New research suggests opening more grocery stores could be a simple solution to the monstrous quantities of food that are wasted in American cities.
A recent study, Grocery Store Density and Food Waste, shows that a handful of American cities do not have the ideal density of grocery stores and could reduce regional food waste significantly by adding more. According to the USDA, 30 to 40 percent of food is wasted in the US. Thirty-one percent of food waste alone amounts to approximately 133 billion pounds and $161 billion.
It might seem counterintuitive to open more grocery stores, when they’ve been criticized for discarding edible food because of appearance.
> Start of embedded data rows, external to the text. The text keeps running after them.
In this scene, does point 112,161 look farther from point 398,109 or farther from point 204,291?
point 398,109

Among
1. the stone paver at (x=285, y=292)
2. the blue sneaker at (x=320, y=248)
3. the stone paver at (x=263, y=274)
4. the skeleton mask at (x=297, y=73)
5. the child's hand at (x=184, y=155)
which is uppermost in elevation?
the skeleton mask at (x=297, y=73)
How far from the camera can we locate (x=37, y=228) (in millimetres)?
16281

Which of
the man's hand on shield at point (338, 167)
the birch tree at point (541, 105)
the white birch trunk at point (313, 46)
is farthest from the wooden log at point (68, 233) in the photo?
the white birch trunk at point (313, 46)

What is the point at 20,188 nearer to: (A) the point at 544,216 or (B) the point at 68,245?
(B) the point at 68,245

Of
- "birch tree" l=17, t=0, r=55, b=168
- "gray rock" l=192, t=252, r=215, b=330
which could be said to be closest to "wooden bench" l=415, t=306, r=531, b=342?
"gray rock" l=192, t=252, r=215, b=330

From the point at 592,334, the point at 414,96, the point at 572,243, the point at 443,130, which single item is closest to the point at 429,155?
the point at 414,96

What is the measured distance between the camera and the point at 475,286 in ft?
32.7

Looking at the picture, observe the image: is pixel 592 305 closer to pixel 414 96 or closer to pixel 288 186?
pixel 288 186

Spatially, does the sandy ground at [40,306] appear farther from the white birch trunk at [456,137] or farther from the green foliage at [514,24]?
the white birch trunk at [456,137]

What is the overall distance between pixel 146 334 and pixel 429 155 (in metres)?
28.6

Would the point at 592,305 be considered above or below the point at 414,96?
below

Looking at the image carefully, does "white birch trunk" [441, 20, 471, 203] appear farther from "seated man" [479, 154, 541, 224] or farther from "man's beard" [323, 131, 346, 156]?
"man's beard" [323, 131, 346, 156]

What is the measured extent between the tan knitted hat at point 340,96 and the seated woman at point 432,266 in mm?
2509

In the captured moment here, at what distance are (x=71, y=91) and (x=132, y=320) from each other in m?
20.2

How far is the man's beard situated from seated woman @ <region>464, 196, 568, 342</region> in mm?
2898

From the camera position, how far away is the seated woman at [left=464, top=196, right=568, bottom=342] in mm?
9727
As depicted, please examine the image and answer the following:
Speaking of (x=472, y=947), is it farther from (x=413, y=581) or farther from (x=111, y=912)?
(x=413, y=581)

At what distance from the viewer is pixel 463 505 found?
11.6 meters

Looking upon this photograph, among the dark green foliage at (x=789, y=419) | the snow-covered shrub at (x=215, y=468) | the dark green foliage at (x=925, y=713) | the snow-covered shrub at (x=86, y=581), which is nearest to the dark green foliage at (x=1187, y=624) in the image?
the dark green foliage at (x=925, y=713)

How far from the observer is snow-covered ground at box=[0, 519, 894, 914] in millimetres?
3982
But one researcher says people who have to travel shorter distances to get to a grocery store make more frequent trips for smaller grocery hauls.
“Smaller inventory levels imply less food waste as it is less likely that the inventory will expire before it is consumed,” says Elena Belavina, an associate professor at Cornell University, who conducted the analysis and wrote the study.
Belavina combined grocery industry data, economic data and demographic data to analyze the relationship between grocery store density and food waste in a number of cities. She found that New York City came closest to having the ideal food source density with its variety of produce stands and neighborhood markets for its population. She said that other big cities such as Chicago, Los Angeles, Denver and Philadelphia could add more stores to make a positive impact.
Chicago currently has 15 grocery stores for every 10 square kilometers. If the city added three to four more stores per 10-square-kilometer area, it could reduce food waste by six to nine percent and decrease grocery bills by one to four percent, the study found.
While Belavina’s study found that increasing the amount of grocery stores in certain areas could reduce food waste, it’s a fine balance. She says that if there are too many grocery stores in one area, there will be too much food available for the population in grocery stores that would go wasted. But if there is a perfect amount that is in proportion with the population, food waste can be reduced.
“With higher density, inventories in the retail network are more decentralized: Each store now serves a smaller portion of demand,” she says. ”This diminishes the benefits from pooling of demand and leads to more variable demand for stores, which increases store waste.”
Belavina says her research could be valuable to urban planners, city governments and activists who are interested in creating policies to reduce food waste. Taking into account store density versus the city’s population is key, she says, but retailers’ sustainability plans should also look at how their supply chain contributes to food waste overall.